Décrypter le jeu vidéo
« Notre ambition avec la Cité du Jeu vidéo est d’essayer d’atteindre les 3 objectifs que nous nous sommes donnés. Ces trois objectifs sont de décrypter le jeu vidéo, d’analyser le joueur, et de mettre en place un espace physique où tous les acteurs de l’industrie peuvent se rencontrer et échanger », introduit Fabrice Lourie.
Pour décrypter le jeu vidéo, la Cité des Sciences et de l’Industrie envisage la manœuvre sous trois axes principaux : questionner le rapport entre le jeu vidéo et la technologie, faire connaître les métiers de l’industrie et présenter au grand public les aspects sociétaux du jeu vidéo.
« Le jeu vidéo a accompagné la micro informatique familiale depuis les débuts, explique Fabrice Lourie. Que ce soit pour la découverte des interfaces homme/machine, l’Intelligence Artificielle ou la Réalité Virtuelle, on peut considérer que le jeu vidéo a été un incubateur de nouvelles technologies. Dans le sens où il a fait la passerelle entre l’utilisation militaire ou scientifique de ces technologie et la démocratisation de celles-ci dans les foyers. On souhaitait donc appuyer cette dimension-là, à la lumière des thématiques qui seront abordées dans cet espace. »
Une meilleure information sur les métiers de l’industrie
La Cité du Jeu Vidéo souhaite mettre également en avant les nombreux métiers qui émergent et les spécialités professionnelles qui sont apparues avec l’expansion de l’industrie. L’objectif est de susciter des vocations pour la jeunesse, mais aussi de lui offrir des pistes pour s’initier et découvrir ces professions.

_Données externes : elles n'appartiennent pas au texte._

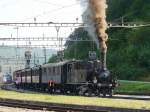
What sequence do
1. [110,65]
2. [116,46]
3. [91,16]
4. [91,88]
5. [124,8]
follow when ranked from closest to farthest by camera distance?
1. [91,16]
2. [91,88]
3. [110,65]
4. [116,46]
5. [124,8]

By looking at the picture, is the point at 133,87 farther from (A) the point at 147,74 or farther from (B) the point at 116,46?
(B) the point at 116,46

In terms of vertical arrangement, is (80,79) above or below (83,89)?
above

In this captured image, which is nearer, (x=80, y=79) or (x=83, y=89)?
(x=83, y=89)

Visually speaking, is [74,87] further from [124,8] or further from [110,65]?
[124,8]

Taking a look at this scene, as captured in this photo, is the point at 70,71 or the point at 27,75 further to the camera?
the point at 27,75

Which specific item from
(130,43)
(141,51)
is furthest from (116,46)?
(141,51)

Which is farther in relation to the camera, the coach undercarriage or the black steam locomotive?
the coach undercarriage

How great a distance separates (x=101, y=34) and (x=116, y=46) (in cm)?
5869

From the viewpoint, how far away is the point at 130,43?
3632 inches

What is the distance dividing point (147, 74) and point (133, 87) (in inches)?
482

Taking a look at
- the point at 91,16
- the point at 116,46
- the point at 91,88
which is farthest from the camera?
the point at 116,46

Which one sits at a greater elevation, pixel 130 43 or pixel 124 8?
pixel 124 8

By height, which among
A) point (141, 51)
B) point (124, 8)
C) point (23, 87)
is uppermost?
point (124, 8)

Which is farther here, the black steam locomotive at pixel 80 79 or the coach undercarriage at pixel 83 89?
the coach undercarriage at pixel 83 89
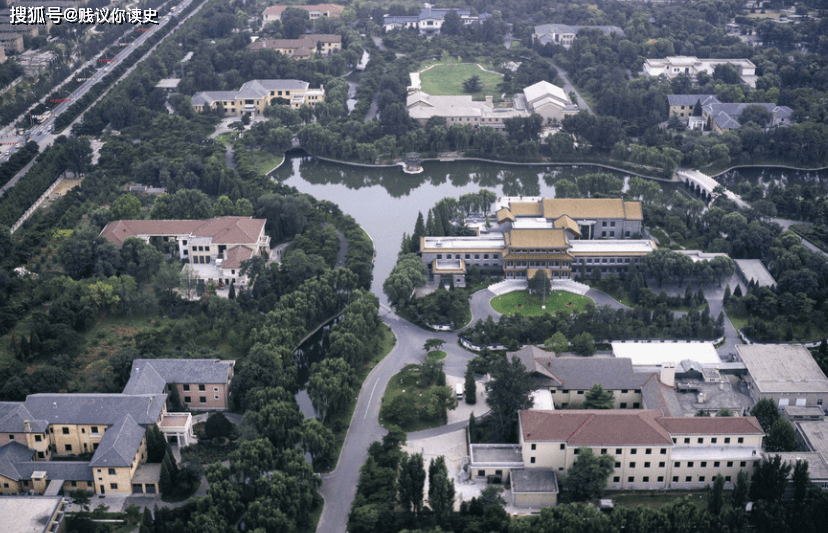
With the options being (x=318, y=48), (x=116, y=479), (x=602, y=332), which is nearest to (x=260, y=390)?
(x=116, y=479)

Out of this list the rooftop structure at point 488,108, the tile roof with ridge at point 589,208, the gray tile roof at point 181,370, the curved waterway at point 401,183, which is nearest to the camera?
the gray tile roof at point 181,370

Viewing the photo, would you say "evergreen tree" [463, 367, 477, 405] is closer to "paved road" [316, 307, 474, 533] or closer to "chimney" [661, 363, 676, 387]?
"paved road" [316, 307, 474, 533]

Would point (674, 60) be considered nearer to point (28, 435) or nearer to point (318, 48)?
point (318, 48)

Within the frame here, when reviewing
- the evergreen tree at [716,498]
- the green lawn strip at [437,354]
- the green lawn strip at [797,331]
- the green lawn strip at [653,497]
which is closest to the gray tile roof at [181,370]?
the green lawn strip at [437,354]

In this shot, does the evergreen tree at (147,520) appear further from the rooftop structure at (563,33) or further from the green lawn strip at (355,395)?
the rooftop structure at (563,33)

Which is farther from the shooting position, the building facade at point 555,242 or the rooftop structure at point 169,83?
the rooftop structure at point 169,83

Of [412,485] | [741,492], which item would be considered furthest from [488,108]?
[741,492]
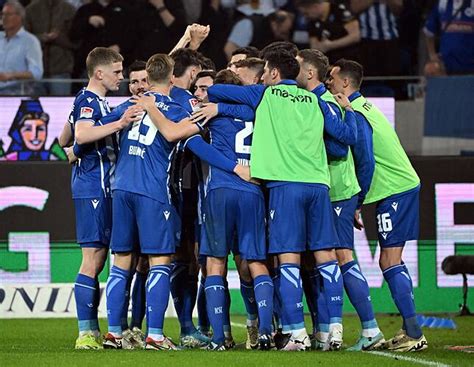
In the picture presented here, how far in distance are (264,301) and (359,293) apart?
0.90m

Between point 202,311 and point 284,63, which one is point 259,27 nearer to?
point 202,311

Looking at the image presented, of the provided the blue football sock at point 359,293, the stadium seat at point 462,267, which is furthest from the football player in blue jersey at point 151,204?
the stadium seat at point 462,267

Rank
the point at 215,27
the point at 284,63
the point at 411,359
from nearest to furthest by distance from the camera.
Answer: the point at 411,359, the point at 284,63, the point at 215,27

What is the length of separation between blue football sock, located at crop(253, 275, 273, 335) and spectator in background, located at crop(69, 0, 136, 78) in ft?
21.6

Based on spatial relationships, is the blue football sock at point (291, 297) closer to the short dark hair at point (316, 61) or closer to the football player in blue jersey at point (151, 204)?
the football player in blue jersey at point (151, 204)

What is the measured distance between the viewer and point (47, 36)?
15258 millimetres

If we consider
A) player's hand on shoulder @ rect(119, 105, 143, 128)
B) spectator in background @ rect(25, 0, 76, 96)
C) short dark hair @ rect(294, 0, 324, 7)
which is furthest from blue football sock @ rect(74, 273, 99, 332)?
short dark hair @ rect(294, 0, 324, 7)

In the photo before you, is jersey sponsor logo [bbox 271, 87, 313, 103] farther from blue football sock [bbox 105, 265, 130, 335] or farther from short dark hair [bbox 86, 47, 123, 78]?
blue football sock [bbox 105, 265, 130, 335]

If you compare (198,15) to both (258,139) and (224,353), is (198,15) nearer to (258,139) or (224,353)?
(258,139)

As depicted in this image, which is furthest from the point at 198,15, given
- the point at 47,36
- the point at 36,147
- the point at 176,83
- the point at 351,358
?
the point at 351,358

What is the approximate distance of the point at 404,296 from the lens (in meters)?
Answer: 9.81

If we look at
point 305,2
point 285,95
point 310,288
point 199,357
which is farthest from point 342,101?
point 305,2

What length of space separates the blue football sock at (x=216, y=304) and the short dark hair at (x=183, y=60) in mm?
1762

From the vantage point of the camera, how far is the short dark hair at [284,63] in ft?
30.6
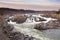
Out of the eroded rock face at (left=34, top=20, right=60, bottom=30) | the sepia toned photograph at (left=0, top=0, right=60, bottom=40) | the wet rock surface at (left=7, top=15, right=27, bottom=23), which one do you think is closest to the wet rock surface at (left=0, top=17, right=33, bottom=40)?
the sepia toned photograph at (left=0, top=0, right=60, bottom=40)

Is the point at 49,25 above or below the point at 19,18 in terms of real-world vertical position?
below

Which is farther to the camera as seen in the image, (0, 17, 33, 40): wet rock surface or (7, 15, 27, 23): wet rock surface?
(7, 15, 27, 23): wet rock surface

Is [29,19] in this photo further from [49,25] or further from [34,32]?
[49,25]

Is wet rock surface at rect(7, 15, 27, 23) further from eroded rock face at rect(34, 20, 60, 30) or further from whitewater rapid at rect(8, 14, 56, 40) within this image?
eroded rock face at rect(34, 20, 60, 30)

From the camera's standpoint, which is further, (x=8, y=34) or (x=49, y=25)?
(x=49, y=25)

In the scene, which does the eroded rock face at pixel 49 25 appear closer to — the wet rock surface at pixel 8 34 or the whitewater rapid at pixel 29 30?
the whitewater rapid at pixel 29 30

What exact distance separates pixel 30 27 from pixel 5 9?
546 mm

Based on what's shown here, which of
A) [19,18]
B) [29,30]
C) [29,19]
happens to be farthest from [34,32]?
[19,18]

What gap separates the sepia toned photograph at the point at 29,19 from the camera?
2533 millimetres

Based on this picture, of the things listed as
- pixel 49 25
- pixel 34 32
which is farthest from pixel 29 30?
pixel 49 25

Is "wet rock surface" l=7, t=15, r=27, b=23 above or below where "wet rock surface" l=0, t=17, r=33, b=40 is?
above

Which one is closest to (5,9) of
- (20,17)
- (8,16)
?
(8,16)

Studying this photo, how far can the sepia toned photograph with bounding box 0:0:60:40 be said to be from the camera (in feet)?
8.31

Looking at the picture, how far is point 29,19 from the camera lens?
2664 mm
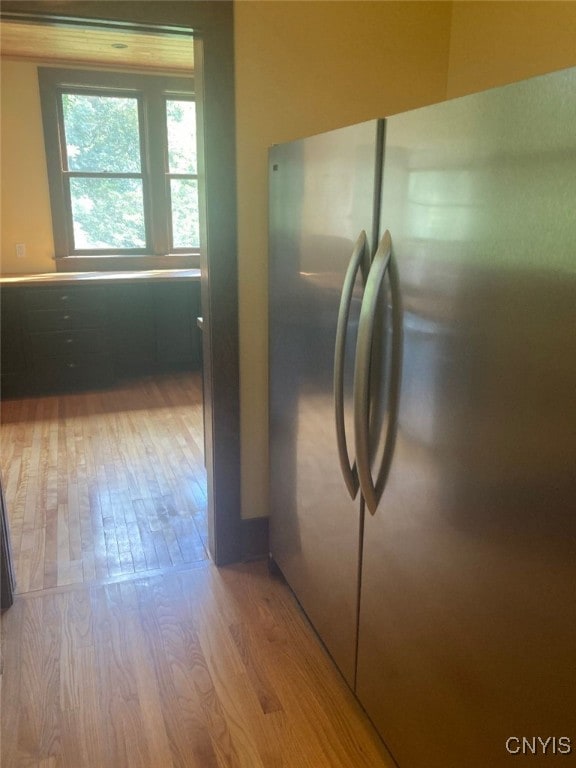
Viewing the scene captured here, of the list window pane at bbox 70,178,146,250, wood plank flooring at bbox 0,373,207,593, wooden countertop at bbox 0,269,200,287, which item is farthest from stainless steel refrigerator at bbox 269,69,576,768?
window pane at bbox 70,178,146,250

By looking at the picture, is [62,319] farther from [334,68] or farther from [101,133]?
[334,68]

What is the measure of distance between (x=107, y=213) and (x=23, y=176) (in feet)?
2.24

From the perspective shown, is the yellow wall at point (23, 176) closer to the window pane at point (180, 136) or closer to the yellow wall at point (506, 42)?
the window pane at point (180, 136)

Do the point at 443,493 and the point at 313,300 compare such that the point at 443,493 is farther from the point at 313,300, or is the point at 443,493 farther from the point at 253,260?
the point at 253,260

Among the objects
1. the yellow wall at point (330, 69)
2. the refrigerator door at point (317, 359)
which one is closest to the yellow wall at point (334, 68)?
the yellow wall at point (330, 69)

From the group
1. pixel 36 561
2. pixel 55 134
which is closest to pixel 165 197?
pixel 55 134

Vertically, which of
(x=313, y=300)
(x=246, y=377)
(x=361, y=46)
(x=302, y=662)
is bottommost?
(x=302, y=662)

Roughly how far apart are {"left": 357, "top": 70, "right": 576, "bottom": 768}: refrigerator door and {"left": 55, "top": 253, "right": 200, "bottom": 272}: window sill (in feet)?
13.6

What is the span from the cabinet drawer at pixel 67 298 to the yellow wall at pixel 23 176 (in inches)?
24.3

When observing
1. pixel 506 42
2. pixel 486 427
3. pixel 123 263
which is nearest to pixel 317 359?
pixel 486 427

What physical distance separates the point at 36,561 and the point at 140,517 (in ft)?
1.65

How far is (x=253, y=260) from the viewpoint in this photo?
2119mm

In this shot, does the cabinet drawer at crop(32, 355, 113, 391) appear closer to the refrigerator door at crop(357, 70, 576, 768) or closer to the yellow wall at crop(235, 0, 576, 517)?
the yellow wall at crop(235, 0, 576, 517)

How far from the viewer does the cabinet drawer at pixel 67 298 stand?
4262 mm
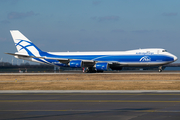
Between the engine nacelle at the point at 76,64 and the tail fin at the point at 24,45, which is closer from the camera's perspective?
the engine nacelle at the point at 76,64

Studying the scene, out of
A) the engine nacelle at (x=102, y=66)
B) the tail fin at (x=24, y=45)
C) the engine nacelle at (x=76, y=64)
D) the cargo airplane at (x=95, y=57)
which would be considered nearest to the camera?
the engine nacelle at (x=102, y=66)

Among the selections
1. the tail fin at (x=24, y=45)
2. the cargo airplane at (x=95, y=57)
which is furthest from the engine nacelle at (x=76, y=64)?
the tail fin at (x=24, y=45)

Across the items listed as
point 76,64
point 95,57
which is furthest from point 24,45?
point 95,57

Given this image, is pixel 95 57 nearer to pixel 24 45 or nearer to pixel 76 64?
pixel 76 64

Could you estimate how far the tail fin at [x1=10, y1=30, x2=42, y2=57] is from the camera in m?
62.0

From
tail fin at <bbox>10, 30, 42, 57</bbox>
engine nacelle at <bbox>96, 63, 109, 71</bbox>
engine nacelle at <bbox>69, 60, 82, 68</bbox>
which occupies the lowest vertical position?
engine nacelle at <bbox>96, 63, 109, 71</bbox>

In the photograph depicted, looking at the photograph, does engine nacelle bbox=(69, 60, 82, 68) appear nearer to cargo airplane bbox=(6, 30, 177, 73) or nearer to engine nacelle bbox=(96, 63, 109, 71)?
cargo airplane bbox=(6, 30, 177, 73)

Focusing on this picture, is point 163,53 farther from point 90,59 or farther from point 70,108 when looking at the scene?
point 70,108

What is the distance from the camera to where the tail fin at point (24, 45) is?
6203 cm

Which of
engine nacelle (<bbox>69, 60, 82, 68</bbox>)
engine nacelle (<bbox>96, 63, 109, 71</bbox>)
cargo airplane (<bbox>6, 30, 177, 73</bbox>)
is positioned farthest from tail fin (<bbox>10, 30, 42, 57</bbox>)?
engine nacelle (<bbox>96, 63, 109, 71</bbox>)

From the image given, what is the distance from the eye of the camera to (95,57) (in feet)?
187

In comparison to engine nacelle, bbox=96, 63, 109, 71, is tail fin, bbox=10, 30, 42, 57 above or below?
above

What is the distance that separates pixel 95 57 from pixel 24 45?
58.7ft

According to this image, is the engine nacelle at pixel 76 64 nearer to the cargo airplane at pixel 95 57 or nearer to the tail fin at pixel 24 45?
the cargo airplane at pixel 95 57
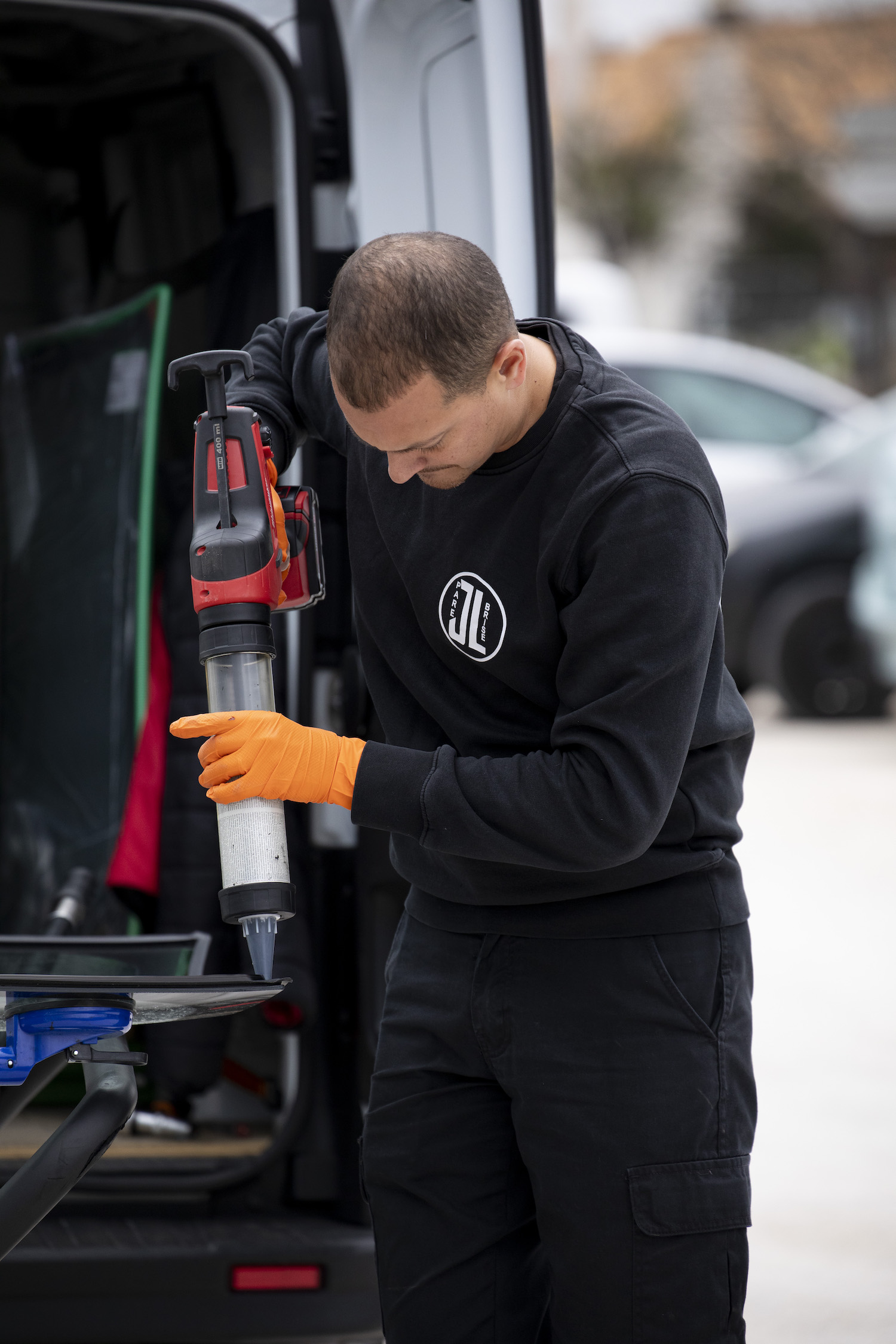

« C’est un thème assez récurent dans nos activités. Lors de tables rondes concernant le jeu vidéo et ses métiers, on demandait aux jeunes qui étaient présents s’ils voulaient travailler dans cette filière. Souvent on avait des réponses de type « oui mais je suis trop mauvais en maths, donc je ne peux pas ». Il fallait donc leur expliquer qu’il n’y avait pas forcément de lien avec la programmation, qu’il y avait des métiers créatifs, de communication etc. »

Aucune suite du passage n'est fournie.